Phosgene is a rare exposure with strong clinical implications. We report a phosgene exposure that resulted in the patient's death.

Case Report

A 58 year-old man arrived to the emergency department 1 hour after exposure to phosgene with complaints of a sore throat. Initial vital signs were blood pressure 175/118 mmHg, heart rate 98/min, respirations 12/min, and oxygen saturation of 93% on room air. Physical exam revealed few scattered rhonchi, without signs of distress. Initial arterial blood gases (ABG's) revealed pH 7.42, pCO2 43 mmHg, pO2 68 mmHg, HCO3 27 meq/L, and oxygen saturation of 93% on room air. Initial chest x-ray 2 hours after the exposure demonstrated clear lung fields. Approximately 2.5 hours after the exposure, he began complaining of dyspnea, restlessness and his oxygen saturation dropped below 90%. He received nebulized albuterol, 1 gram intravenous methylprednisolone, and 100 % oxygen via face mask. Minimal improvement was noted and he was intubated. The post intubation chest x-ray, 3.5 hours after the exposure, revealed diffuse alveolar infiltrates. Acetylcysteine, terbutaline, and IV steroids were administered without improvement. The patient died 30 hours after exposure.

Discussion

There are many misunderstandings concerning phosgene due to its rare presentation. Traditional treatment modalities are often unproven in human trials and were unsuccessful in this case.

Conclusion

This case highlights the significant toxicity that results from phosgene exposure and the challenges of the limited treatment modalities. There is concern for the use of this agent in chemical terrorism.

Introduction

Phosgene (carbonyl chloride, CAS 75-44-5) is a clear, colorless, irritant gas commonly used in the production of pharmaceuticals, polycarbonates, dyestuffs, isocyanates, carbamates, and other chemicals. It was used historically as a chemical weapon, along with chlorine and mustard gas, causing an estimated 80 % of the 100,000 poison gas deaths occurring in World War I [1]. Today, it remains a chemical of industrial significance with worldwide production in excess of 5 billion pounds [2]. Also, it may be a by-product of welding and is produced during the combustion of substances such as polyvinyl chloride and isocyanates [3]. We report on a case of significant phosgene exposure in a 58-year-old man resulting in rapidly progressive pulmonary edema and death.

Case

A 58-year-old man presents to the emergency department 45 min after he was exposed to a liquid/gaseous mixture at a local chemical plant. Housed in an open-air shed, containers of phosgene were kept and transferred to larger tanks via stainless steel hoses, as part of a production process for a local chemical plant. While checking the tanks, a stainless steel hose carrying liquid phosgene, having not been purged appropriately, burst, and a liquid/gaseous mixture was sprayed across the face and chest of the patient. He immediately called for help and removed himself from the area. After changing his clothes and washing his face, he was transported to the nearest emergency department for evaluation complaining of only minor throat irritation. En route to the hospital, his vital signs were as follows: blood pressure 190/100 mmHg, pulse 105/min, respirations 19/min, and oxygen saturations were 98 % on room air.

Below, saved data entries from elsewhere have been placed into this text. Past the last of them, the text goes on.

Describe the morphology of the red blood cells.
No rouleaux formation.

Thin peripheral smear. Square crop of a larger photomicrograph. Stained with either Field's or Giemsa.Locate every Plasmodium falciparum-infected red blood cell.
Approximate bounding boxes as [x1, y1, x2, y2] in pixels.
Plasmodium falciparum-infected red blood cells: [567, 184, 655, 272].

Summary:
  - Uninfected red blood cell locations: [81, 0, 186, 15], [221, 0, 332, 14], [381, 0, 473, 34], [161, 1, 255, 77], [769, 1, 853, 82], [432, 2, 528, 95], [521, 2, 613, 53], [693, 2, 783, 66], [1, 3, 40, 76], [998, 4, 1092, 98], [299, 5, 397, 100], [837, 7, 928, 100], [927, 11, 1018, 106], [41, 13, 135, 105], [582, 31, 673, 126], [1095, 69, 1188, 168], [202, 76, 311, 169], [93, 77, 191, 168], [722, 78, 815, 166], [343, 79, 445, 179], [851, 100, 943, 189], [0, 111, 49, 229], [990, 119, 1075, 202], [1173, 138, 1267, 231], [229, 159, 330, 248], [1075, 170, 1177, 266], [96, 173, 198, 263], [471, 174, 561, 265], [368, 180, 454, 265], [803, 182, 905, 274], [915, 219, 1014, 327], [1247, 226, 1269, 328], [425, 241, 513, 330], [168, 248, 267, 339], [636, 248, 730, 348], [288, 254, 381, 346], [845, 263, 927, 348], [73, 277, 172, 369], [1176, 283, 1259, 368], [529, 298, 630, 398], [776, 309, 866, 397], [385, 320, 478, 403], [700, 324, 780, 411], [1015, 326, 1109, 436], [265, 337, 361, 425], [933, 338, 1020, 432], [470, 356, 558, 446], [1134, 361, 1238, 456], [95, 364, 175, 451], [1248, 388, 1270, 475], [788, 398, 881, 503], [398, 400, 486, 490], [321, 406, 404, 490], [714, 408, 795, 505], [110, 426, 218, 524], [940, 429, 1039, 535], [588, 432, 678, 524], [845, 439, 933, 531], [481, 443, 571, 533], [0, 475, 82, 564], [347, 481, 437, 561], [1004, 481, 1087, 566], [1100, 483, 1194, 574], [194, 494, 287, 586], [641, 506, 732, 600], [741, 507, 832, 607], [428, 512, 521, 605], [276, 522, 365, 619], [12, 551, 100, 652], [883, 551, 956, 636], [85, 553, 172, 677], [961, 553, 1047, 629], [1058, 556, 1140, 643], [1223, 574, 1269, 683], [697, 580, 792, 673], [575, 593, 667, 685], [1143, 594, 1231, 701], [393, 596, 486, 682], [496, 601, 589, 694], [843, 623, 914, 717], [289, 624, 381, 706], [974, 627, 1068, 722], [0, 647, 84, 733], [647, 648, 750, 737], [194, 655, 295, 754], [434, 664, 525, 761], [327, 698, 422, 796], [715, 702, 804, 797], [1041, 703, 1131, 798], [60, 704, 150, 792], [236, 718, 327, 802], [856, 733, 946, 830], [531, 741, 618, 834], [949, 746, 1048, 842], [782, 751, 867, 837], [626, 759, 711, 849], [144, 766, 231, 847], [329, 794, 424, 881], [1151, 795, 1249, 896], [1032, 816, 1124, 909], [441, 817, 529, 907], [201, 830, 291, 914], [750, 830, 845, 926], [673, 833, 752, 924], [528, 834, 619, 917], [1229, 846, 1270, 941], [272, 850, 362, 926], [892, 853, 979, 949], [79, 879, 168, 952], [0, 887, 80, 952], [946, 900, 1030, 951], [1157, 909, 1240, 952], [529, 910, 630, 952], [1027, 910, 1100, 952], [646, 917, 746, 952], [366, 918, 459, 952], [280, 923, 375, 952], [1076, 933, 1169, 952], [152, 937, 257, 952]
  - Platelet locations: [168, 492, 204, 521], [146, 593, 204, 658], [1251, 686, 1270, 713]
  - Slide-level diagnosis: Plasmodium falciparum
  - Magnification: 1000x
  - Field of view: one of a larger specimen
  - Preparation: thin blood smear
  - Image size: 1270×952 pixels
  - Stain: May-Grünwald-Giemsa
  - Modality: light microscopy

Upon arrival to the emergency department, he complained of minor throat irritation and was mildly anxious in appearance. On physical exam, his vital signs were the following: blood pressure 175/108 mmHg, pulse 98/min, respirations 12/min, and oxygen saturation of 93 % on room air. He was placed on supplemental oxygen via a nasal cannula. Chest auscultation revealed a few scattered rhonchi, equal breath sounds with good air movement, and no costal retractions. The remainder of the exam revealed no other acute findings of erythema, edema, or caustic injury about the eyes, face, oropharynx, or chest. There were no signs of pharyngeal irritation or lesions. The initial chest radiograph revealed no evidence of acute pulmonary infiltrates. Past medical history was significant for mild hypertension. There was no history of chronic obstructive pulmonary disease or other cardiorespiratory disorders. There is no history of ethanol, tobacco, or other illicit drug use. He had no known drug allergies.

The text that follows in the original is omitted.